■ **Brief**:
Write out every line of the records below word for word, leaving out the pictures.

[[ Excerpted records, beginning ]]

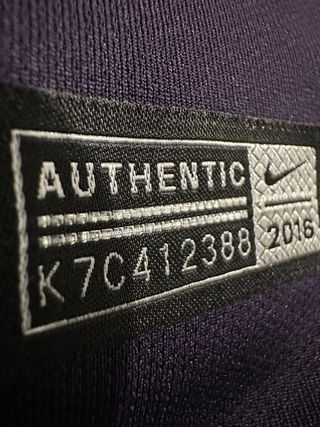 Camiseta Barça Original Suárez 9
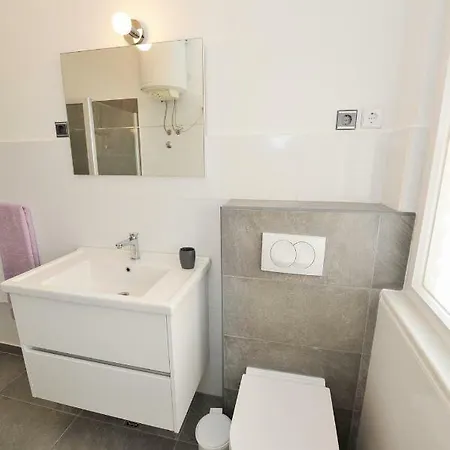Apartmán Cesar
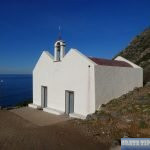 chapel east of Milatos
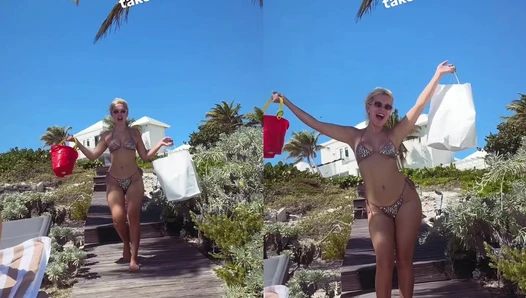 Millie Bobby Brown - Video Leaks #7
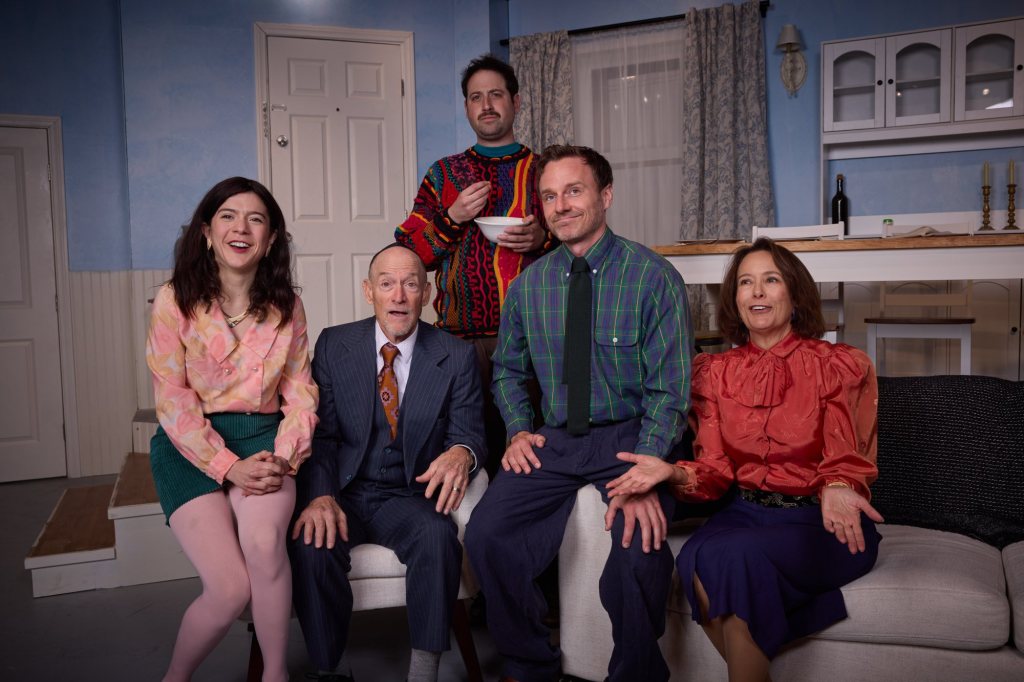 North Coast Rep’s ‘Beau Jest’ a comedy about love, faith and deception – San Diego Union-Tribune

[[ Excerpted records, end ]]

■ **Solved problem**:
 Camiseta Barça Original Suárez 9
Apartmán Cesar
 chapel east of Milatos
 Millie Bobby Brown - Video Leaks #7
 North Coast Rep’s ‘Beau Jest’ a comedy about love, faith and deception – San Diego Union-Tribune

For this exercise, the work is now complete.